Complete the following:
(a) Answer these questions using the court opinion, marking each answer (i), (ii), (iii):
(i) Who was the trial judge?
(ii) Where was the appellant sitting when the police stopped and questioned him?
(iii) According to the brother's testimony, why did the appellant say he would use a knife?
(b) In one to three sentences, explain why the appellant argues, according to the court opinion, that his convictions for armed robbery and felony murder must be reversed.

Text shown:
— Begin —
Appeal from the Superior Court of the District of Columbia. (Hon. Harriett R. Taylor, Trial Judge)
Before Wagner, Chief Judge, Ferren, Associate Judge, and Kern, Senior Judge.
The opinion of the court was delivered by: Kern
KERN, Senior Judge: A jury convicted appellant of armed robbery, D.C. Code §§ 22-2901, -3202 (1989 Repl. & 1993 Supp.); first-degree felony murder while armed, id. §§ 22-2401, -3202; and other related offenses *fn1 arising from his fatal stabbing of the decedent in the latter's home and his subsequent taking of the victim's automobile and various personal items. Appellant contends the trial court committed reversible error in refusing to instruct the jury under the particular evidence presented on larceny, a lesser-included offense of robbery, and therefore his convictions for armed robbery and felony murder must be reversed. We affirm.
In May of 1990, police found Charles Coats dead in his apartment at 252 56th Street, Northeast in the District, wearing only his socks and a prophylactic. Coats had been stabbed to death with a knife. The police stopped and questioned appellant, who was found sitting in the victim's car approximately six or seven blocks from the crime scene. The police discovered that appellant was wearing the victim's jewelry and he also possessed other personal items which were later identified as the victim's property. *fn2 The police arrested appellant for unauthorized use of a vehicle. During a post-arrest interview with a police detective, appellant stated that he had sexual relations with Coats a number of times prior to the stabbing.
A government witness, appellant's brother, testified at trial that on the afternoon of April 30, 1990, appellant announced his plan to rob and kill a "fag" whom he had known. Appellant also told his brother that he would use a knife to kill this person because he was unable to obtain a gun. After the brother declined appellant's request to assist in this criminal scheme, appellant went to a friend's house where he acquired a knife. Appellant told his brother that he would call the person with whom he was having sexual relations and ask for a ride in his car. Approximately twenty minutes after appellant had made the telephone call, the brother observed him ride away in a white car, driven by another man. The brother also testified that when he saw appellant later that night, appellant told him that he stabbed the victim to death and had taken the victim's jewelry and other personal items.
— End —
Data extracted from a collection:
— Begin —
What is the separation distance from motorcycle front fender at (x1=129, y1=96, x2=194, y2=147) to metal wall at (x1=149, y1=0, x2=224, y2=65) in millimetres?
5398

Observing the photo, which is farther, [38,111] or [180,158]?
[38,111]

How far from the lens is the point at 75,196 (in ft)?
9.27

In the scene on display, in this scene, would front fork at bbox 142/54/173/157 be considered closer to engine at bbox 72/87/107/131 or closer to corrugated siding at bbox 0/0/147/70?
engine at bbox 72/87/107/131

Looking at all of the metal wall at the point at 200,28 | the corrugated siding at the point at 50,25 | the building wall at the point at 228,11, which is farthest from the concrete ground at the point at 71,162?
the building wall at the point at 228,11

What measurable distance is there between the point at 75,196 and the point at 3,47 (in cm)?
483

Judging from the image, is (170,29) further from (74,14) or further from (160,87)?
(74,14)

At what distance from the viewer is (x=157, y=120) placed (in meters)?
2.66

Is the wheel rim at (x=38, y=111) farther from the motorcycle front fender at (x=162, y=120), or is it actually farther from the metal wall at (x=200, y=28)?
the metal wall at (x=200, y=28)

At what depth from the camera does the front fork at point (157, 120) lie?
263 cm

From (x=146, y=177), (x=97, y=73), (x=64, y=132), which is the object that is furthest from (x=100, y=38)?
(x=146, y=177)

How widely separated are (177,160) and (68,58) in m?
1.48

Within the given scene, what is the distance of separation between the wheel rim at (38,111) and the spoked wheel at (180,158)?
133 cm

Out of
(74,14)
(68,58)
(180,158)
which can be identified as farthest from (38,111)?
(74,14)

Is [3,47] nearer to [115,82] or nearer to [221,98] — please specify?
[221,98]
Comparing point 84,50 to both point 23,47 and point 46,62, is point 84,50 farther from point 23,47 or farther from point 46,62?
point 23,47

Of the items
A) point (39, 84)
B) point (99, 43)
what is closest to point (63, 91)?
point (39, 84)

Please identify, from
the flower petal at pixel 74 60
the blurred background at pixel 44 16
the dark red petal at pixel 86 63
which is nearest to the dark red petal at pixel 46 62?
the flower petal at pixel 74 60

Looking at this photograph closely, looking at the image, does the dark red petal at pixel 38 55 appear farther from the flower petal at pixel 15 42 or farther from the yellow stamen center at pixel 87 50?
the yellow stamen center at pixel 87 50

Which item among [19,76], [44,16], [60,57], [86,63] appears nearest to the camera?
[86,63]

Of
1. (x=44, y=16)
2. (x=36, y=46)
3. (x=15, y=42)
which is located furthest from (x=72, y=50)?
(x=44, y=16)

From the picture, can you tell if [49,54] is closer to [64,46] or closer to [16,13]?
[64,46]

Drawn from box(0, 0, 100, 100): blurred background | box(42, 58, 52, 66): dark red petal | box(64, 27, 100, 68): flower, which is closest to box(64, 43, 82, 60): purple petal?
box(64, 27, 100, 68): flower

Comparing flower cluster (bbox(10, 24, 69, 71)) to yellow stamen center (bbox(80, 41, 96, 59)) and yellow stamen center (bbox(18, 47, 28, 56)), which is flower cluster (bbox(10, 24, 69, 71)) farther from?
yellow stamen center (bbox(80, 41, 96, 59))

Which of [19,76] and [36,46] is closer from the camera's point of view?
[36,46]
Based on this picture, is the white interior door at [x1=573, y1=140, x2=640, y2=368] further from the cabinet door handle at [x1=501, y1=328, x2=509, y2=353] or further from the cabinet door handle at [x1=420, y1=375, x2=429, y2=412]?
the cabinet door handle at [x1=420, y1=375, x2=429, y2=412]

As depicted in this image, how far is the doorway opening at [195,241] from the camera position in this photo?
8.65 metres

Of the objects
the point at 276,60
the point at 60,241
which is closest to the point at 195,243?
— End —
Final answers:
(a)
(i) Harriett R. Taylor
(ii) In the victim's car, approximately six or seven blocks from the crime scene
(iii) Because he was unable to obtain a gun

(b) The appellant contends that the trial court committed reversible error by refusing to instruct the jury on larceny, a lesser-included offense of robbery, under the particular evidence presented. He argues that this error requires reversal of his armed robbery and felony murder convictions.